EXCERPT:
· · · · ·

Accordingly, the destination circle 116 provides for reducing the
number of locations and the associated computational burden
required to predict a particular driving pattern of the vehicle 14
in order for the energy management system 10 to benefit from
control of the hybrid vehicle system 12 responsive to the
prediction of the driving pattern and associated energy
requirements, without substantially affecting the associated energy
calculations used to automatically implement a predestination
shutdown of the power generator 116. In FIG. 4, there are three
destination circles 116: 116.1, 116.2, 116.3 illustrated, wherein
the first destination circle 116.1 includes destinations A and D,
and the second 116.2 and third 116.3 destination circles include
destinations B and C respectively. For example, destination circles
116 would be relatively closely grouped destinations 114 that are
within a given distance of one another, e.g. about a half mile, or
a destination circle 116 that is about 1,500 feet from the
associated mean destination. For example, a shopping center with
different stores in relatively close proximity would be represented
as a destination circle 116, the location of which would be used to
represent that of each of the particular destinations 114, e.g.
stores, contained therein. Different destinations 114 or sets of
destinations 114 could have different associated location error
tolerances represented by the radius of the associated destination
circle 116. For example, principal destinations 114 such as "home"
could have a location error tolerance of about 200 feet. The route
computer system 48 would automatically cluster proximate
destinations 114 into a corresponding, single destination circle
116.
[0044] The map database 44 may further comprise topographic
information such as the elevation 118 associated with each of the
nodes 112 on the roads 108, from which the associated potential
energy difference can be calculated for different locations along
roads 108 in the map 100.

· · · · ·

INPUT DATA:
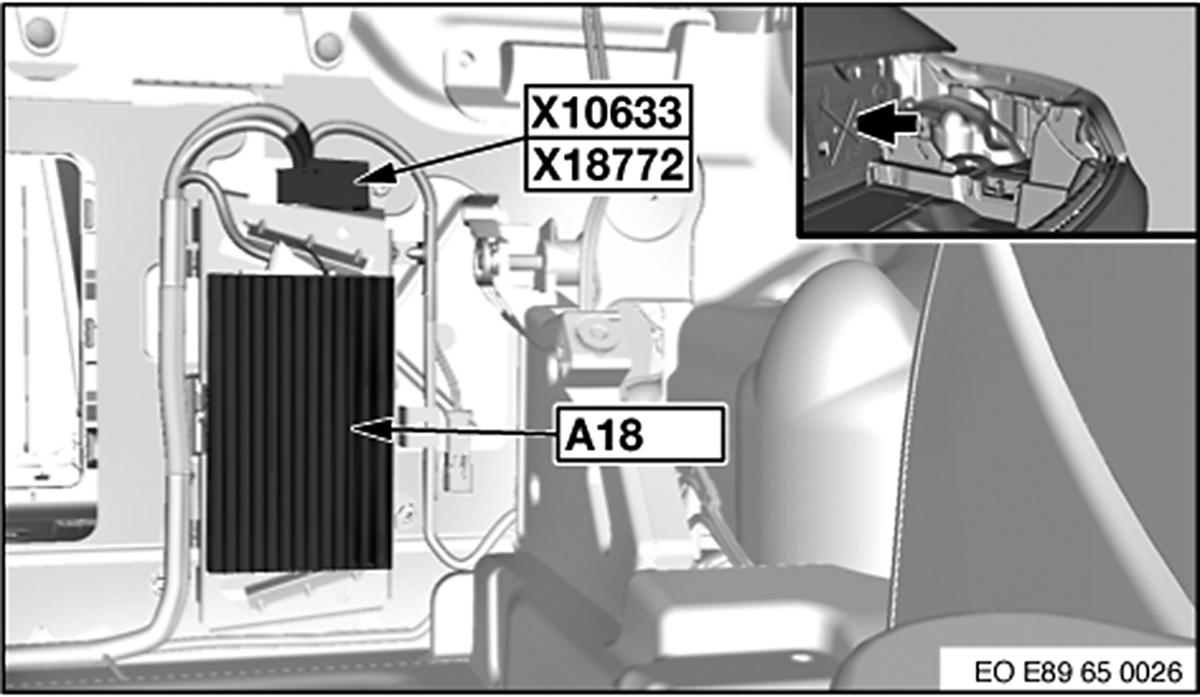 X10633
X18772
A18
EO E89 65 0026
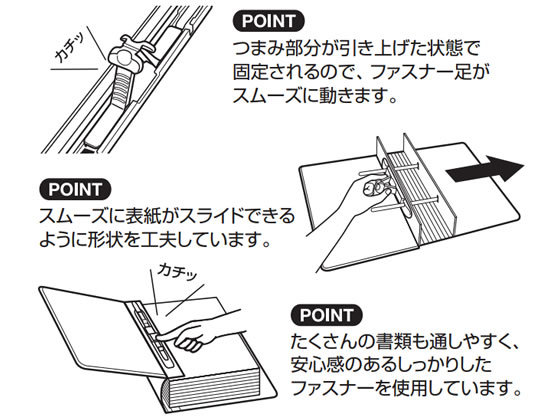 カチッ

POINT
つまみ部分が引き上げた状態で固定されるので、ファスナー足がスムーズに動きます。

POINT
スムーズに表紙がスライドできるように形状を工夫しています。

カチッ

POINT
たくさんの書類も通しやすく、安心感のあるしっかりしたファスナーを使用しています。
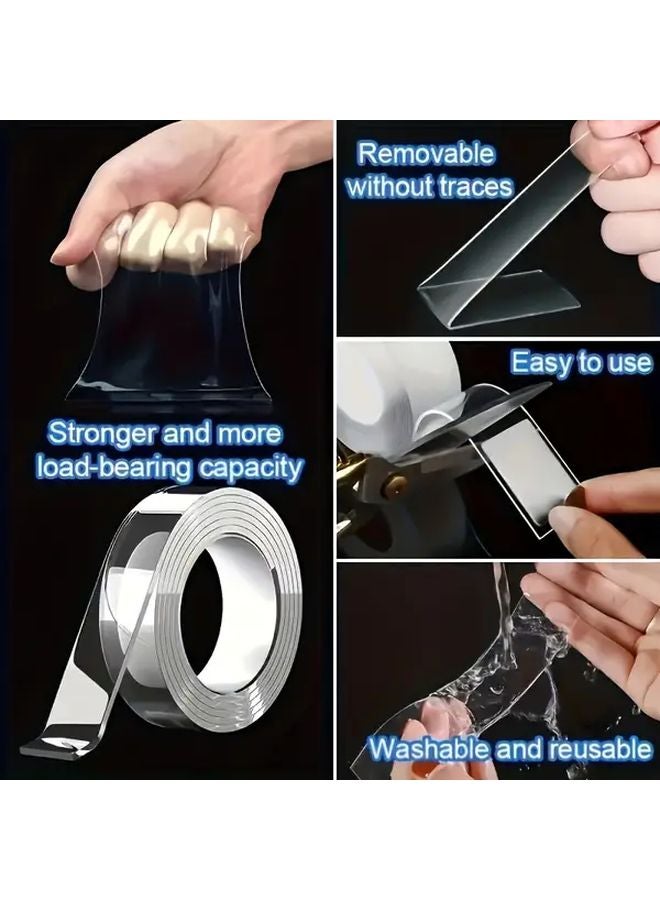 Stronger and more load-bearing capacity

Removable without traces

Easy to use

Washable and reusable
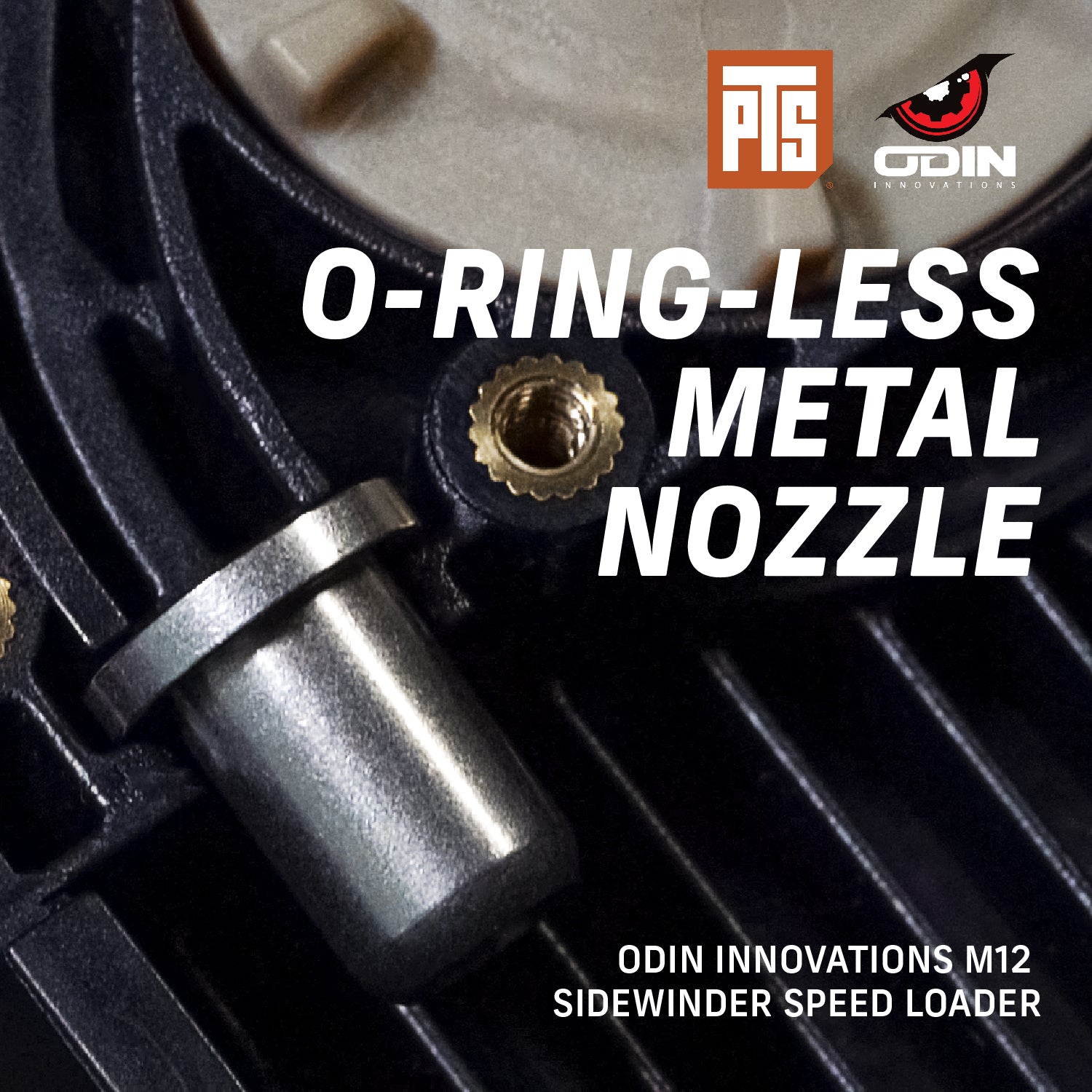 PTS

ODIN
INNOVATIONS

O-RING-LESS METAL NOZZLE

ODIN INNOVATIONS M12 SIDEWINDER SPEED LOADER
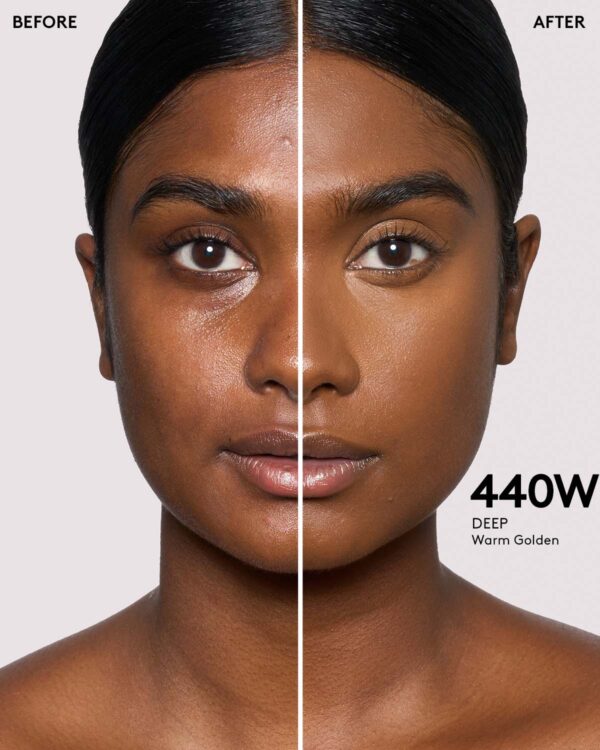 BEFORE

AFTER

440W
DEEP
Warm Golden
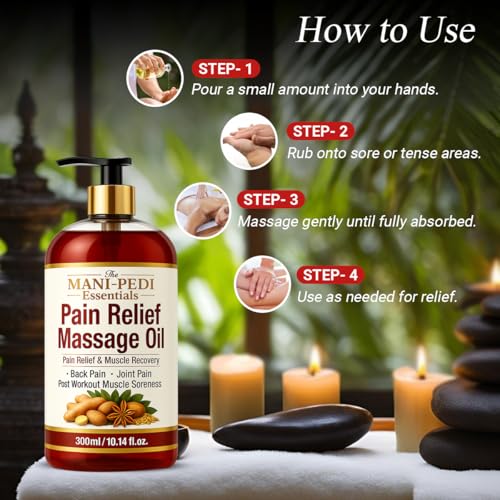 How to Use

STEP- 1
Pour a small amount into your hands.

STEP- 2
Rub onto sore or tense areas.

STEP- 3
Massage gently until fully absorbed.

STEP- 4
Use as needed for relief.

The
MANI-PEDI
Essentials
Pain Relief
Massage Oil
Pain Relief & Muscle Recovery
· Back Pain · Joint Pain
Post Workout Muscle Soreness
300ml / 10.14 fl.oz.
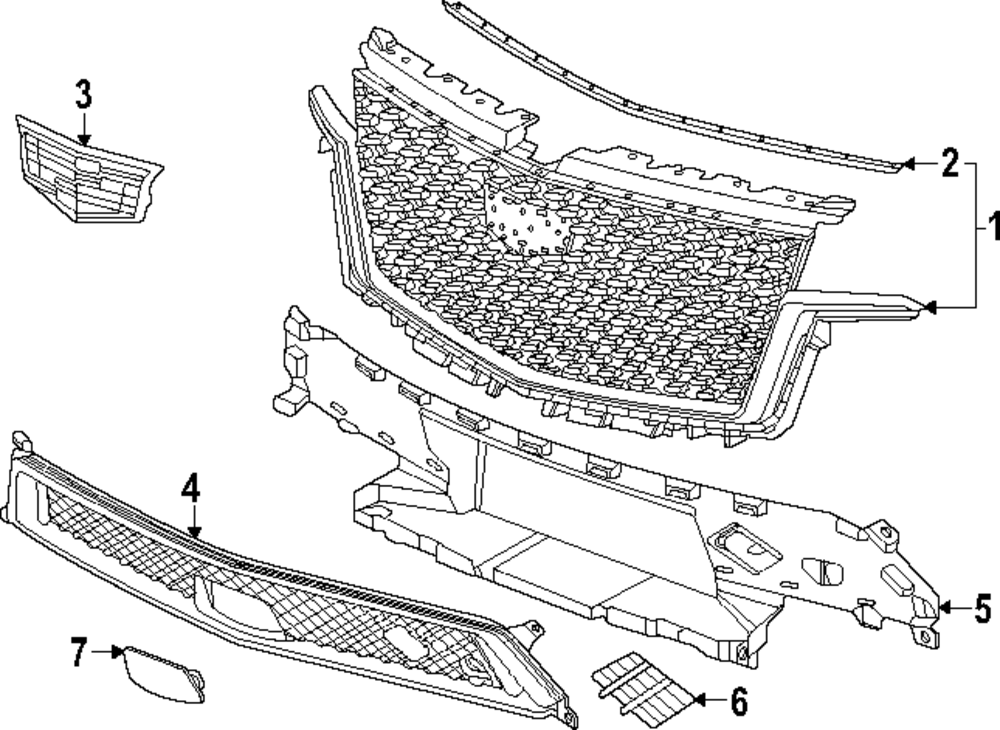 3
2
1
4
5
7
6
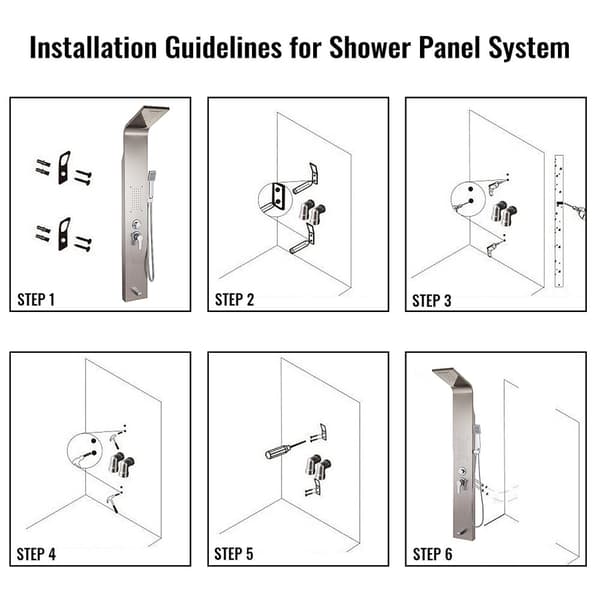 Installation Guidelines for Shower Panel System

STEP 1

STEP 2

STEP 3

STEP 4

STEP 5

STEP 6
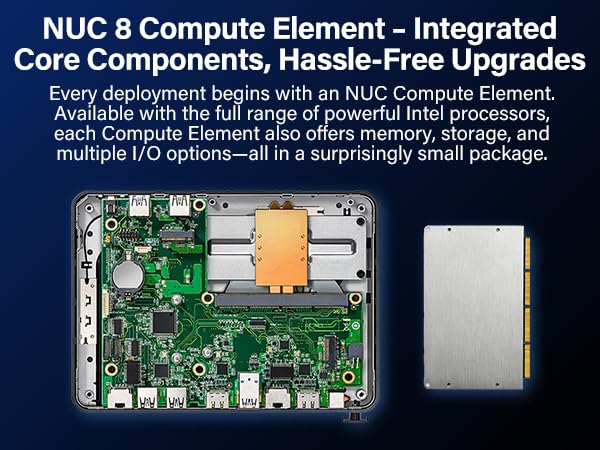 NUC 8 Compute Element – Integrated Core Components, Hassle-Free Upgrades

Every deployment begins with an NUC Compute Element. Available with the full range of powerful Intel processors, each Compute Element also offers memory, storage, and multiple I/O options—all in a surprisingly small package.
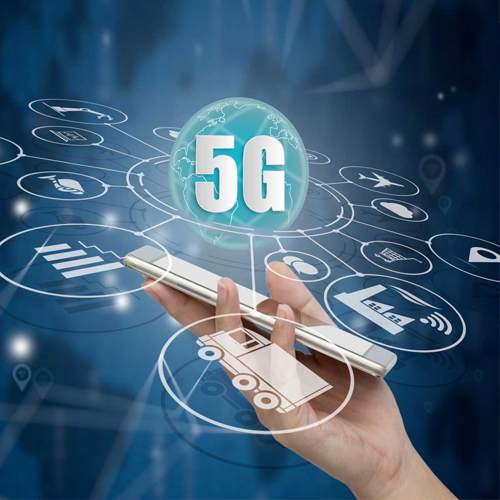 5G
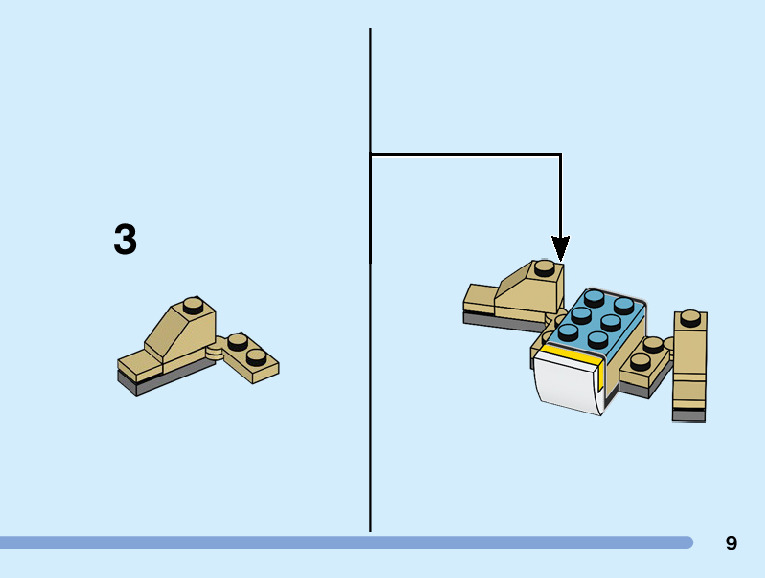 3

9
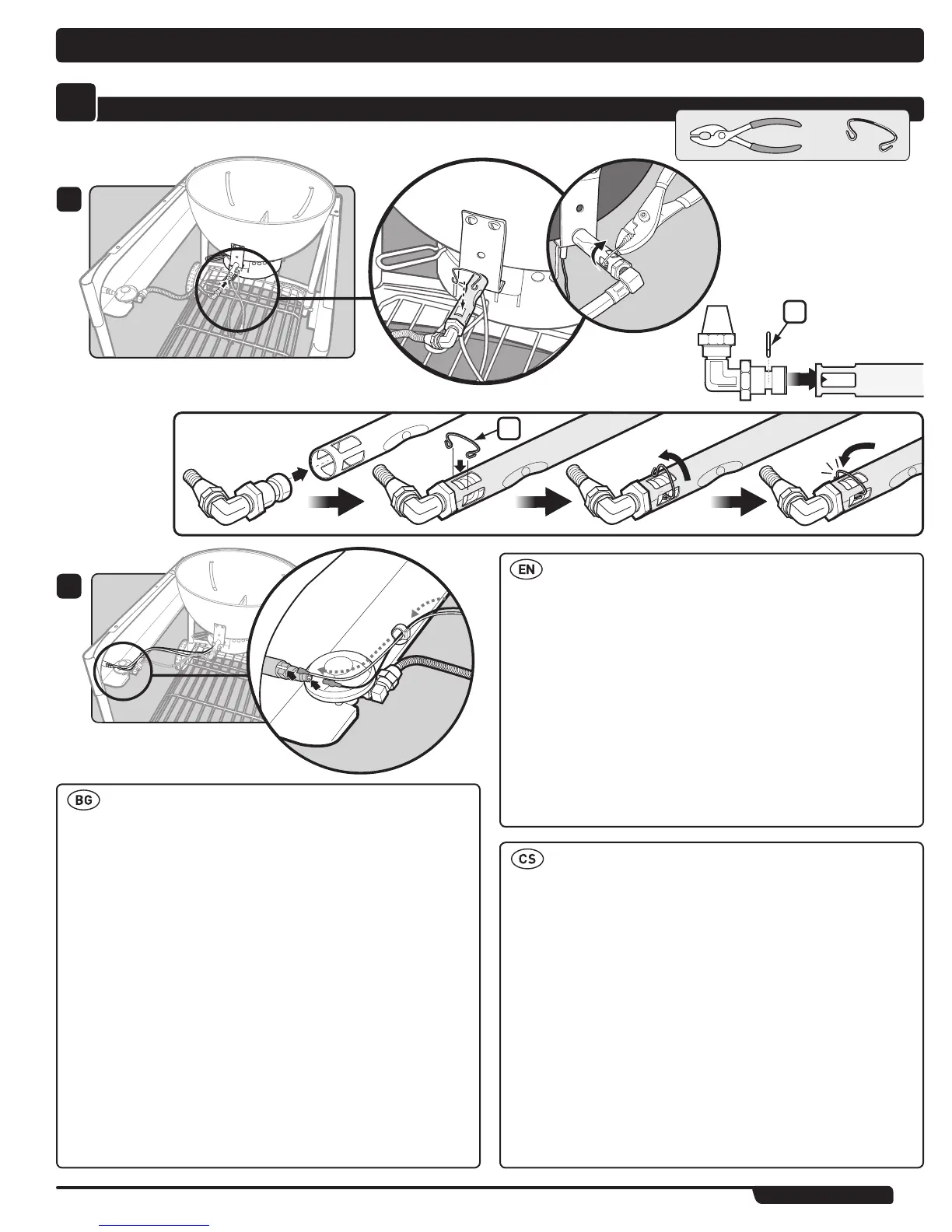 EN

BG

CS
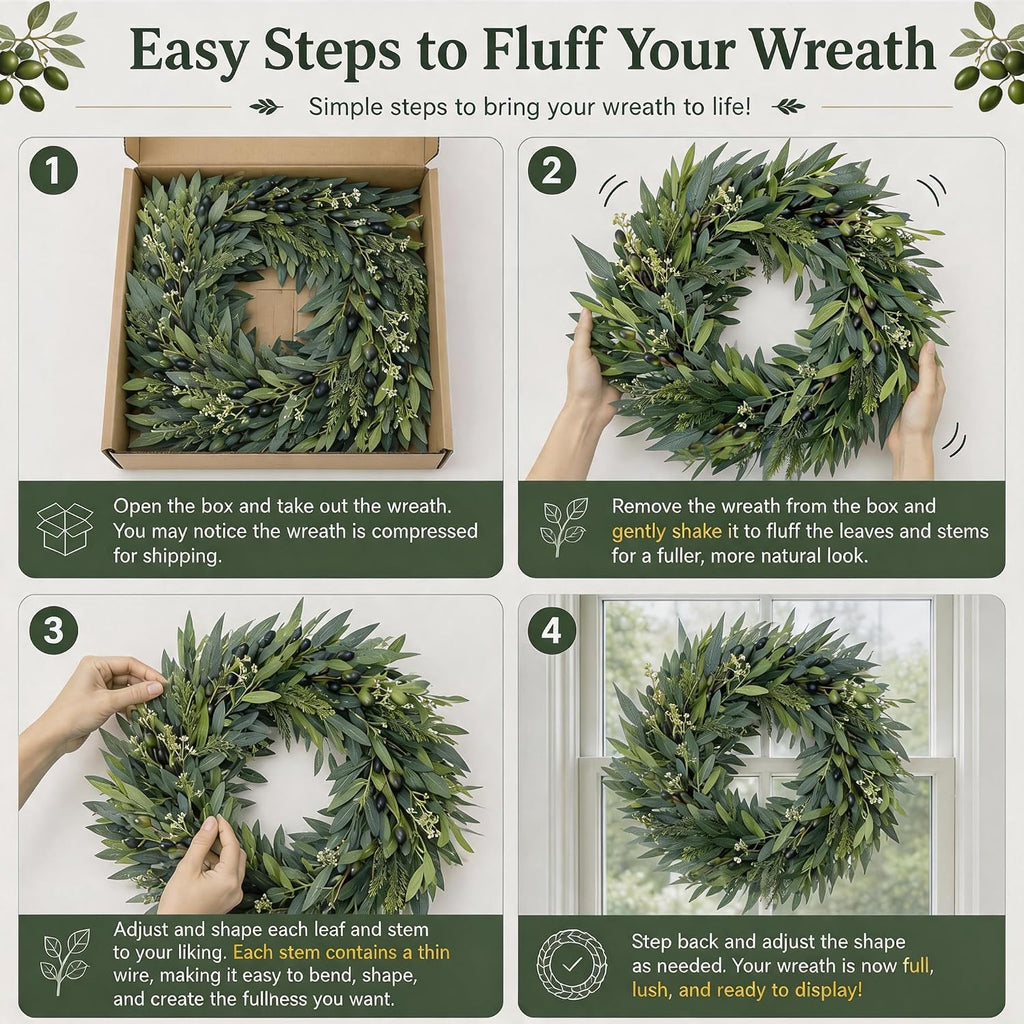 Easy Steps to Fluff Your Wreath

Simple steps to bring your wreath to life!

1

Open the box and take out the wreath. You may notice the wreath is compressed for shipping.

2

Remove the wreath from the box and gently shake it to fluff the leaves and stems for a fuller, more natural look.

3

Adjust and shape each leaf and stem to your liking. Each stem contains a thin wire, making it easy to bend, shape, and create the fullness you want.

4

Step back and adjust the shape as needed. Your wreath is now full, lush, and ready to display!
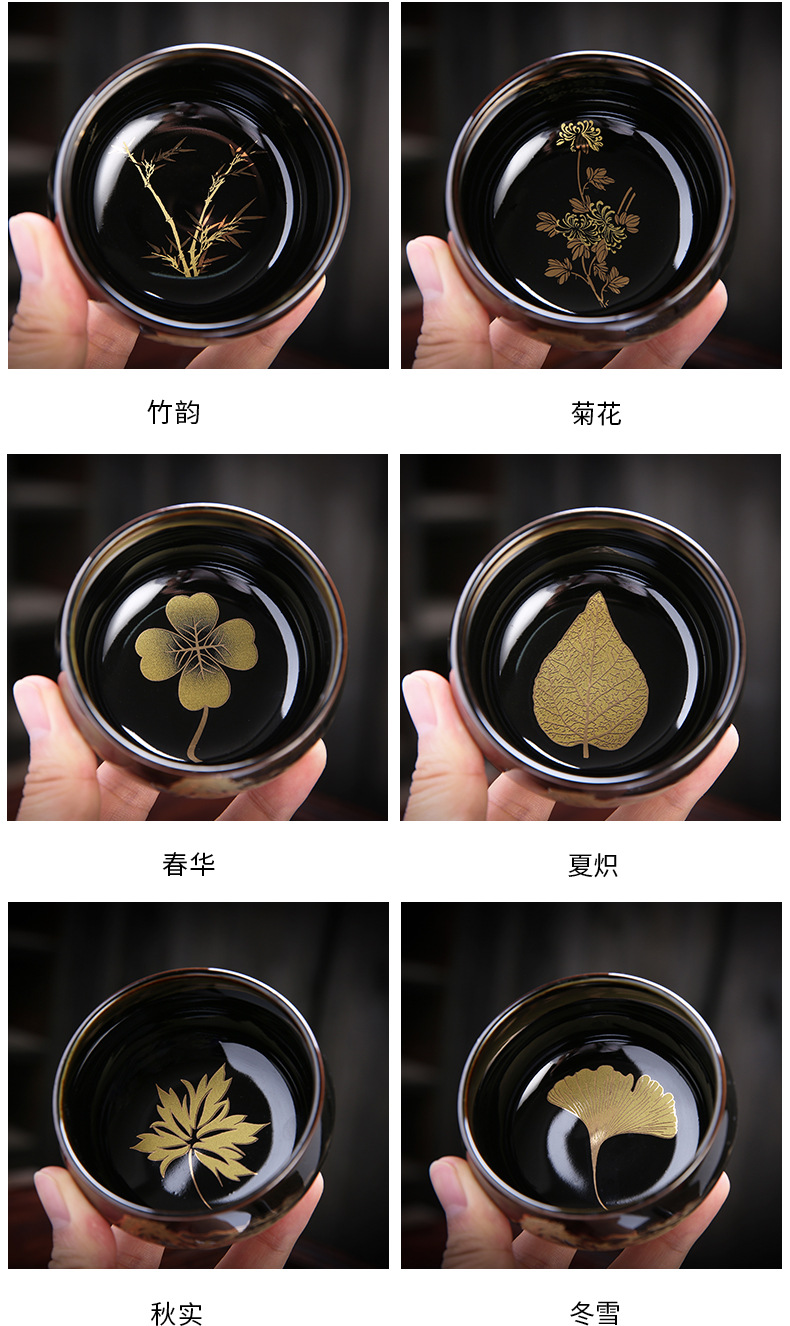 竹韵

菊花

春华

夏炽

秋实

冬雪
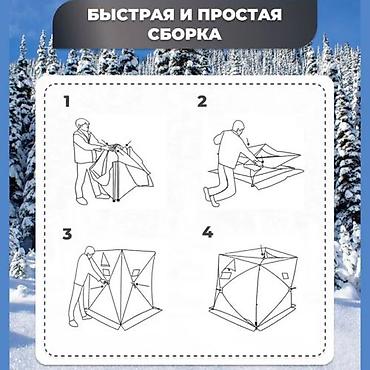 БЫСТРАЯ И ПРОСТАЯ СБОРКА

1

2

3

4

· · · · ·

TASK SET:
**1.** List each lettered destination in FIG. 4 that the excerpt on destination circles mentions, along with the destination circle that holds it.
**2.** In the excerpt on destination circles, what location error tolerance could a principal destination such as "home" have?

TASK SOLUTIONS:
**1.**
- A: destination circle 116.1
- D: destination circle 116.1
- B: destination circle 116.2
- C: destination circle 116.3

**2.** About 200 feet.